--- START ---
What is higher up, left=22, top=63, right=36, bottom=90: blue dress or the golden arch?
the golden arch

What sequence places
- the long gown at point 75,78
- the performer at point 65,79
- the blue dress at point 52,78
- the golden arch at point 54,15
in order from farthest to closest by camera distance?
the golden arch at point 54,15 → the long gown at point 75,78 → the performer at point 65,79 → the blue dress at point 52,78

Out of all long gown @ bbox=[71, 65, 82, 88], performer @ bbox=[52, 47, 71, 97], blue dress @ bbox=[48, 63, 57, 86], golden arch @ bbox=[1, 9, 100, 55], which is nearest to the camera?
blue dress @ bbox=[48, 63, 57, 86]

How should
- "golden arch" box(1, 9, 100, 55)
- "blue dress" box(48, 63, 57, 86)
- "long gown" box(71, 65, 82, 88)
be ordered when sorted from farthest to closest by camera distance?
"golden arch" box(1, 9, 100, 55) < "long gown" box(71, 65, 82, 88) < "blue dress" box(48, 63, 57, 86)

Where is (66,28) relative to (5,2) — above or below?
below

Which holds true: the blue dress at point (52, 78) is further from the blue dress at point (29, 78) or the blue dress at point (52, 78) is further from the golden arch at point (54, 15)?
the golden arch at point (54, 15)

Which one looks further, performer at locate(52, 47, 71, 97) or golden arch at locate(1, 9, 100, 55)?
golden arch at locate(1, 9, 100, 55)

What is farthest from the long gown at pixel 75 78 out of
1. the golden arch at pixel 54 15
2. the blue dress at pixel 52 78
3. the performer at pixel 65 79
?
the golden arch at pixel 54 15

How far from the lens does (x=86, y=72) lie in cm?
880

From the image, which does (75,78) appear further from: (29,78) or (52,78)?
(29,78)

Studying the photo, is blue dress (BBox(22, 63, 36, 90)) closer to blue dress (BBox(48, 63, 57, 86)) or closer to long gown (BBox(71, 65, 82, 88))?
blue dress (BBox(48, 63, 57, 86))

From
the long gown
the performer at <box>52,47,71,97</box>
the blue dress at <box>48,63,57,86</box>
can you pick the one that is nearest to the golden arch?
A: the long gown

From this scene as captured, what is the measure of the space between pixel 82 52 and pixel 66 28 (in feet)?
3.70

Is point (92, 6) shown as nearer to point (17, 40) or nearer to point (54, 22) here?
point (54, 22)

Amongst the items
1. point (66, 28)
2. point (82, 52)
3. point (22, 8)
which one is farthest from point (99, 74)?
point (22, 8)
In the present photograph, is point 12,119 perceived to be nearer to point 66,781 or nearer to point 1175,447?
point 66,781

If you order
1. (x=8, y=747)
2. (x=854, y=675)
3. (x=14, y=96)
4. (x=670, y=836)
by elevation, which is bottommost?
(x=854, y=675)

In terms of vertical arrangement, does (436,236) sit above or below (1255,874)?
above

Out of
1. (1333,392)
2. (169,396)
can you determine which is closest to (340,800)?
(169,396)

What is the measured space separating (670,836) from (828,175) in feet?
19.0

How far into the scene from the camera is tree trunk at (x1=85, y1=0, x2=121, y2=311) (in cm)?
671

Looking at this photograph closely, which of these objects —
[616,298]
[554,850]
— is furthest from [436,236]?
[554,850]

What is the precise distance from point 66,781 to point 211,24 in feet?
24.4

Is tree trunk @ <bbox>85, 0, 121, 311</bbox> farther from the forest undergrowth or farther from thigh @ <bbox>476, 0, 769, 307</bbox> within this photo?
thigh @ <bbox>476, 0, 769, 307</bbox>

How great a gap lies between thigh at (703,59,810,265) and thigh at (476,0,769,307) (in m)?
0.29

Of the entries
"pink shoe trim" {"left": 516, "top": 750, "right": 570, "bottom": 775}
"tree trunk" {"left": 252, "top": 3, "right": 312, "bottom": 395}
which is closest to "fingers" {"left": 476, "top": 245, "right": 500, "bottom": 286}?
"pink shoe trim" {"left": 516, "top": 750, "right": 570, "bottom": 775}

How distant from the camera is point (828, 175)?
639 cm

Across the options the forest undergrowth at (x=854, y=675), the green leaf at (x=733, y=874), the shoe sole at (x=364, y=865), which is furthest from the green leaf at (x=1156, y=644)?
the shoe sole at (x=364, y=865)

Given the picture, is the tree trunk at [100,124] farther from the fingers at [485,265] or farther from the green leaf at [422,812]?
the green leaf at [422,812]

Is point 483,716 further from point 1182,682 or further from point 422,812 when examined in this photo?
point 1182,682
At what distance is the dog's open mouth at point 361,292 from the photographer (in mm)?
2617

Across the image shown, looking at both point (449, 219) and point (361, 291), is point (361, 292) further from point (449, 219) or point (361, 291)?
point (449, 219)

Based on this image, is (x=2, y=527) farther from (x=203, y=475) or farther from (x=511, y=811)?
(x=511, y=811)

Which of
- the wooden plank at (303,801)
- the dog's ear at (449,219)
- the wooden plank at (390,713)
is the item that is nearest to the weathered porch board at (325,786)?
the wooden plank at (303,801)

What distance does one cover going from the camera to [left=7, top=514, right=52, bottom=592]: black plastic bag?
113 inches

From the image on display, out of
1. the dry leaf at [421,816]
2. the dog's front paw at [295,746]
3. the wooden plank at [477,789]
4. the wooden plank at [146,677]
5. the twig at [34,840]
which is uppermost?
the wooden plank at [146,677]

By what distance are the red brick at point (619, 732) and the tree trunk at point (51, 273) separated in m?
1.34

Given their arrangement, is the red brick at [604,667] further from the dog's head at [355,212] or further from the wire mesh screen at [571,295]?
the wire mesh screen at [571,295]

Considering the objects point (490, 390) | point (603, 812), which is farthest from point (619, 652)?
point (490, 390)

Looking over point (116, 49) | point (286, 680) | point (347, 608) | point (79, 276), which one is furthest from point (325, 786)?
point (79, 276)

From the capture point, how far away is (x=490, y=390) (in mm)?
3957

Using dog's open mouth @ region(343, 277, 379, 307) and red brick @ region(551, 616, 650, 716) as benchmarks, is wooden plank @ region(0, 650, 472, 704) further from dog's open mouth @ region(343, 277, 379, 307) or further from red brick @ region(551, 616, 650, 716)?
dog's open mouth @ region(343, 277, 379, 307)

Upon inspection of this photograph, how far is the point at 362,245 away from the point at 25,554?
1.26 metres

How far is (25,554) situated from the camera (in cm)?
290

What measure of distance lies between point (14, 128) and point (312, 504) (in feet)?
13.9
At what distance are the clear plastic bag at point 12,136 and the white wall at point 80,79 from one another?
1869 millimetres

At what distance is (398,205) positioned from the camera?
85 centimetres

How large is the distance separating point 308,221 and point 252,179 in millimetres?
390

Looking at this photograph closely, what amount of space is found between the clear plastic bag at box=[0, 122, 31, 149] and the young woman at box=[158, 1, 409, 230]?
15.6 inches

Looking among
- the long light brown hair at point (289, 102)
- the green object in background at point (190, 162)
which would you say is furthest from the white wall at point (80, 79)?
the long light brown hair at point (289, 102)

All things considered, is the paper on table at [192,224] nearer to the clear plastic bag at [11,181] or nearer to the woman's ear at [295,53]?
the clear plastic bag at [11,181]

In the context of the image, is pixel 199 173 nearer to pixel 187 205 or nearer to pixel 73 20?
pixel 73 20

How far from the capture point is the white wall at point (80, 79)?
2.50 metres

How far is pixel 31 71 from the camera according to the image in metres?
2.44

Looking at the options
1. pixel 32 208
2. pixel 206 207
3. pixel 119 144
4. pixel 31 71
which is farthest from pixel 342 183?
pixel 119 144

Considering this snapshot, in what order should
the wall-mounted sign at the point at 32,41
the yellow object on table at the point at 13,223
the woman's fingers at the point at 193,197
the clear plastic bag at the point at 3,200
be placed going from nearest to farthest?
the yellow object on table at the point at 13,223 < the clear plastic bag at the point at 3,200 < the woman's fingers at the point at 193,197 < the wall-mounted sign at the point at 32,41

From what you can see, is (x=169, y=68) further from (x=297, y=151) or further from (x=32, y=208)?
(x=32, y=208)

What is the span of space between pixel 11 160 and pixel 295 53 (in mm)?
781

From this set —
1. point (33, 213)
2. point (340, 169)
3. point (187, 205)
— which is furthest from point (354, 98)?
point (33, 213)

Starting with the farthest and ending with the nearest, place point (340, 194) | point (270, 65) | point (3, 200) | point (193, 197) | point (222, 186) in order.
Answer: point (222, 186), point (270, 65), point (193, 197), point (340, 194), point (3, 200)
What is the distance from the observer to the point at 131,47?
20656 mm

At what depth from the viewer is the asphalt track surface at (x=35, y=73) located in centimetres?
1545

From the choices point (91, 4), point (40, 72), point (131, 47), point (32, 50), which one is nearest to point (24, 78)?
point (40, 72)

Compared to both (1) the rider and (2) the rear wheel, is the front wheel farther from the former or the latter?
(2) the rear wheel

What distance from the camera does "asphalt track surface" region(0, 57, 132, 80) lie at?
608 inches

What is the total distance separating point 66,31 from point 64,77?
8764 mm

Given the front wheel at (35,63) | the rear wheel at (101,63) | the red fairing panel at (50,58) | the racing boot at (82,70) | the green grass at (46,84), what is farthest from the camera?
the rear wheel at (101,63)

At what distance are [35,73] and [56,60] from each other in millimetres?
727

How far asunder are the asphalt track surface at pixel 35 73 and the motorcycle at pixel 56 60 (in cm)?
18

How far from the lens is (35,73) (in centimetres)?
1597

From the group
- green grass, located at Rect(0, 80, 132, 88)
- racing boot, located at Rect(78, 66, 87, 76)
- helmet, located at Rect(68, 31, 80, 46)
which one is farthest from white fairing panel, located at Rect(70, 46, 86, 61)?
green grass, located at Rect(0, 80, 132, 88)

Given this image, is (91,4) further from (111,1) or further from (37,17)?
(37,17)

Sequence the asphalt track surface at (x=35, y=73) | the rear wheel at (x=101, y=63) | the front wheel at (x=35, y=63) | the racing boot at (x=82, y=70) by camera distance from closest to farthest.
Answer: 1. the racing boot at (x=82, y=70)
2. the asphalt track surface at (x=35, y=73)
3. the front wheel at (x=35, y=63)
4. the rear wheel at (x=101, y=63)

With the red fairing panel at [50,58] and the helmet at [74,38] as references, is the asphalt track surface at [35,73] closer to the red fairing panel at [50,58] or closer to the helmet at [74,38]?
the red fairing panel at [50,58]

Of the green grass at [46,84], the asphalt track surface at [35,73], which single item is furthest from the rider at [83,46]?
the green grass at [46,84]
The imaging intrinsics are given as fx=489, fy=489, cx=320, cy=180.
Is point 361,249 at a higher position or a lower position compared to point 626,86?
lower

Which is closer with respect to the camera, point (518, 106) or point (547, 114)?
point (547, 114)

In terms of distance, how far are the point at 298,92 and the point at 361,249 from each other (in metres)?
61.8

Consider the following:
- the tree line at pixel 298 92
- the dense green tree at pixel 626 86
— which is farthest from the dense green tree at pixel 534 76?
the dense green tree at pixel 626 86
--- END ---
Written problem →
Extract, exactly, the lines above that begin at the line containing "With the red" and end at the final line of the records; add no other text.

Response to the exercise →
With the red fairing panel at [50,58] and the helmet at [74,38] as references, is the asphalt track surface at [35,73] closer to the red fairing panel at [50,58] or closer to the helmet at [74,38]?
the red fairing panel at [50,58]

Of the green grass at [46,84], the asphalt track surface at [35,73], which single item is furthest from the rider at [83,46]?
the green grass at [46,84]
The imaging intrinsics are given as fx=489, fy=489, cx=320, cy=180.
Is point 361,249 at a higher position or a lower position compared to point 626,86?
lower

Which is closer with respect to the camera, point (518, 106) or point (547, 114)?
point (547, 114)

In terms of distance, how far are the point at 298,92 and the point at 361,249 from each other (in metres)?
61.8

Consider the following:
- the tree line at pixel 298 92
- the dense green tree at pixel 626 86
— which is farthest from the dense green tree at pixel 534 76?
the dense green tree at pixel 626 86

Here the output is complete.